Le présent accord fera l'objet d'une demande d'extension.
L'ensemble des dispositions du présent accord forme un tout indivisible et deviendra caduc pour l'avenir si l'arrêté d'extension exclut l'une de ses dispositions, ou si le présent accord n'a pas fait l'objet d'une extension dans les 18 mois de la saisine du ministère du travail en vue de l'extension. Dans ce cas, les signataires du présent accord sont convenus de se rencontrer à l'initiative de la partie la plus diligente pour examiner la situation ainsi créée.
Conformément aux dispositions des articles L. 2222-5 et L. 2261-7 du code du travail, le présent accord peut être révisé, en tout ou partie, sur demande d'une ou de plusieurs organisations signataires, ou qui y ont adhéré conformément aux dispositions de l'article L. 2261-3 du code du travail. Toute demande de révision devra être notifiée à chacune des parties par lettre recommandée avec demande d'avis de réception et indiquer les dispositions à réviser ainsi que le texte proposé pour la modification.
Conformément aux dispositions des articles L. 2222-6 et L. 2261-9 et suivants du code du travail, toute organisation syndicale signataire du présent accord a la faculté de le dénoncer à tout moment, moyennant le respect d'un préavis de 3 mois, en informant les autres signataires de cette dénonciation ainsi qu'en procédant aux formalités de dépôt en vigueur.

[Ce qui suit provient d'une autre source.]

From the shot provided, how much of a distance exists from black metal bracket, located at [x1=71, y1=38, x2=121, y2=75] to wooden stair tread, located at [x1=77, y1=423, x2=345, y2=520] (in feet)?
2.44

Dans ce cas, l'accord continuera de s'appliquer pendant une période d'une année courant à compter de la fin du préavis de dénonciation, période qui pourra être mise à profit pour négocier un accord de substitution ou, si la dénonciation émane d'une partie des organisations signataires, en réviser les modalités de mise en œuvre comme indiqué aux alinéas précédents du présent article.



Commission de suivi
En vigueur étendu


Il est institué, dans le cadre de la commission nationale d'interprétation et de conciliation, une commission nationale de suivi du présent accord composée des parties signataires ou adhérentes au présent accord et qui a pour objet de traiter des difficultés d'interprétation des dispositions du présent accord et adaptera les conséquences sur le présent accord des éventuelles modifications de la convention collective nationale.



Dépôt et publicité
En vigueur étendu


Le présent accord fera l'objet d'un dépôt et d'une demande d'extension dans les conditions fixées par les articles L. 2231-6, L. 2261-1, D. 2231-2 et suivants et L. 2261-15 du code du travail.